Alabaster Education Association awards $4,000 in scholarships
By NEAL WAGNER / Managing Editor
ALABASTER – Several Alabaster students and teachers earned thousands of dollars in scholarships from the Alabaster City Education Foundation during the organization’s year-end banquet at Thompson High School on April 25.
Each year, the ACEA, which is a local affiliate of the Alabama Education Association, awards several scholarships to teachers and high school seniors who are continuing their education.
To qualify for the essay-based scholarships, applicants must be members of ACEA or the dependent of an ACEA member.

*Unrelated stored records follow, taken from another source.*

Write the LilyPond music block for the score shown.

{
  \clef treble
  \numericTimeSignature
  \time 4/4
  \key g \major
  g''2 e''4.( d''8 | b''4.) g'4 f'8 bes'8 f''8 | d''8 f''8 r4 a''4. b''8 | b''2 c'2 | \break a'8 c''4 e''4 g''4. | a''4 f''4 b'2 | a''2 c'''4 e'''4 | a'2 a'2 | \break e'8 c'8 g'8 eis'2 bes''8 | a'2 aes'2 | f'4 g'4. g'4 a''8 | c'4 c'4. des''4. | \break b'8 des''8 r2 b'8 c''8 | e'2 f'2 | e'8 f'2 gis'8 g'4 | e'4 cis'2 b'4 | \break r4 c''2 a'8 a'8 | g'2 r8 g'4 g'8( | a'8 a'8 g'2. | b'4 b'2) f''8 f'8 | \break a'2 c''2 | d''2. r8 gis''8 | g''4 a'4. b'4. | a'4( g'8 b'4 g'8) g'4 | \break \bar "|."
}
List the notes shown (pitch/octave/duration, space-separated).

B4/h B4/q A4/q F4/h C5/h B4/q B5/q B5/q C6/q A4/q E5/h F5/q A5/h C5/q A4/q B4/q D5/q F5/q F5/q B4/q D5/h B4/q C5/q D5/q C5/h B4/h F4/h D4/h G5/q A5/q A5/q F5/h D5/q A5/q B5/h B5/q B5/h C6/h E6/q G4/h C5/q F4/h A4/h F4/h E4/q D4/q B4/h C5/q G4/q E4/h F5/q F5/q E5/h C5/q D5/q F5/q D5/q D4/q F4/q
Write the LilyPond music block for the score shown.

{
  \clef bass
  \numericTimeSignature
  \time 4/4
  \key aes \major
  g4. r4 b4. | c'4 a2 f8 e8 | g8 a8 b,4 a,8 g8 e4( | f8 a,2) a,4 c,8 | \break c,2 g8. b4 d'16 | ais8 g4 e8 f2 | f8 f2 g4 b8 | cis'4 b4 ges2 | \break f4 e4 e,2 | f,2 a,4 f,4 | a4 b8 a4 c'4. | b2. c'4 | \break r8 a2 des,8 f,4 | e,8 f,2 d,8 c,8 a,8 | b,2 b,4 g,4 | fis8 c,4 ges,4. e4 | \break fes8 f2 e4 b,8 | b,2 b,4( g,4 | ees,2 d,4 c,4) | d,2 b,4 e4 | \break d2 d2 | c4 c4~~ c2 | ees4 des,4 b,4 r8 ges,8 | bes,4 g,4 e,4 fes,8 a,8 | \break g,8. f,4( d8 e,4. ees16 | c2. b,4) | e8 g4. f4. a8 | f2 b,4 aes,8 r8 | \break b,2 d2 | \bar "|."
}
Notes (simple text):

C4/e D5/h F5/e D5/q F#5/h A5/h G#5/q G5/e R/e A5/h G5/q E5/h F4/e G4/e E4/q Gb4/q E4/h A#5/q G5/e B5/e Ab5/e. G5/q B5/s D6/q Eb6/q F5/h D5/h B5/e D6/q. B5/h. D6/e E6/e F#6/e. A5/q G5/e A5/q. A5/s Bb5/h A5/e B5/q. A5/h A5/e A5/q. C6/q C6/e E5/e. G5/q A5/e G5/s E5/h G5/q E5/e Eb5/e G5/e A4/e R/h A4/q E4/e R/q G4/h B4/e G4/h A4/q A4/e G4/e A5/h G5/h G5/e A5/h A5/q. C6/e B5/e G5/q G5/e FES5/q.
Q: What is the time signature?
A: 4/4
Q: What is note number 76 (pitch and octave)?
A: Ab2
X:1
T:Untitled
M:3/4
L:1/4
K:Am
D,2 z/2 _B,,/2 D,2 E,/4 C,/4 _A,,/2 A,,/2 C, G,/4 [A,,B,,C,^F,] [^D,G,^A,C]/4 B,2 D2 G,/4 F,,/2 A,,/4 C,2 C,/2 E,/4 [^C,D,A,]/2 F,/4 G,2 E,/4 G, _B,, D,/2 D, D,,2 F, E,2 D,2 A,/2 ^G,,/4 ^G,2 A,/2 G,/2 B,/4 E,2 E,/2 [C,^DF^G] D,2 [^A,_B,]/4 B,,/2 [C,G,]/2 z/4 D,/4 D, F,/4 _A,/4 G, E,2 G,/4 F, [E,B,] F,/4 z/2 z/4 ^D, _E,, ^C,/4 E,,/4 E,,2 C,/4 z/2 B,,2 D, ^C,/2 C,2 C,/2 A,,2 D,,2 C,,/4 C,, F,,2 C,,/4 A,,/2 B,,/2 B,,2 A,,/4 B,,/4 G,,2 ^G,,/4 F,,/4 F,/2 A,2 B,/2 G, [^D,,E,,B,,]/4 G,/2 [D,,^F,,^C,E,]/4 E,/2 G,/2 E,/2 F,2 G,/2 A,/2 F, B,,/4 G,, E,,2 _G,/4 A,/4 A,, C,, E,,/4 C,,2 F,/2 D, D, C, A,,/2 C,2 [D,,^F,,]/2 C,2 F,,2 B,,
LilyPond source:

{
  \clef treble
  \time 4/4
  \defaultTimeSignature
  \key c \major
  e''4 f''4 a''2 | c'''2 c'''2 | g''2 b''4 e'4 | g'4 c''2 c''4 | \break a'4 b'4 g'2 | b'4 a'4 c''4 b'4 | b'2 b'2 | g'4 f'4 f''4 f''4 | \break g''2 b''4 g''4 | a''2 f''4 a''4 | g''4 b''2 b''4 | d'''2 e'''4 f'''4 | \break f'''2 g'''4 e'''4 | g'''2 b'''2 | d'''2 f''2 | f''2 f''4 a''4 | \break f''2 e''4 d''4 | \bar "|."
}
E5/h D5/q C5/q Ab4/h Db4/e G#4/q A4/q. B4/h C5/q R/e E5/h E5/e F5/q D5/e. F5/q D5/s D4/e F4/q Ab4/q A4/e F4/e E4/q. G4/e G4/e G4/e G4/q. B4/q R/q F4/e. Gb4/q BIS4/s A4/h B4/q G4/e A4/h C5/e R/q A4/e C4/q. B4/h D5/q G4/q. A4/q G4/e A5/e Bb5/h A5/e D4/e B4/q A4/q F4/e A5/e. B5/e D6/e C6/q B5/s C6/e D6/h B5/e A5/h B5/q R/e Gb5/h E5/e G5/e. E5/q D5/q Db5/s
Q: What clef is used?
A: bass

ACEA has been presenting the scholarships since forming in 2013 alongside the Alabaster City School System.
During the banquet, the Association presented $1,000 checks to Thompson High School special education teacher Cheryl Flaucher and Creek View Elementary School second-grade teacher Stephanie Cochran. THS seniors Leah Warman, daughter of THS Assistant Principal Drew Warman, and Jackson Thomas Holdbrooks, daughter of THS teacher Michelle Holdbrooks, also received $1,000 scholarships apiece.
The banquet also served to recognize ACEA members who are retiring at the end of this school year: Thompson High School employees Drew Warman, Junior ROTC Sgt. Dee Terrell and Melanie Moore, Thompson Middle School teacher Ruth Ettinger and Creek View Elementary School teacher Donna Martin.
ACEA leaders also recognized the school system’s teachers of the year, all of who are ACEA members: Debbie DeCroes from THS, Ron Munday from TMS, Amber Willis from Thompson Sixth Grade Center, Matt Wilson from Thompson Intermediate School, Lindsey Thigpen from Meadow View Elementary School and Stephanie Cochran from CVES.
Before the awards, the ACEA heard from Montgomery-based education blogger Larry Lee, who encouraged the teachers and retirees to take an active role in determining the future of the state’s public school systems.
“I truly believe that those who have spent their lives in education are doing the good Lord’s work,” Lee said. “A lot of the folks in Montgomery who make laws just can’t relate to that. If I was the czar of Alabama, I would make it a requirement for every legislator to be a teacher’s aide in a high-poverty classroom.
“Nobody is serving as the voice of education in Alabama,” he added. “Be that voice. Our public education system is under attack, and we need you more than we ever have in the past.”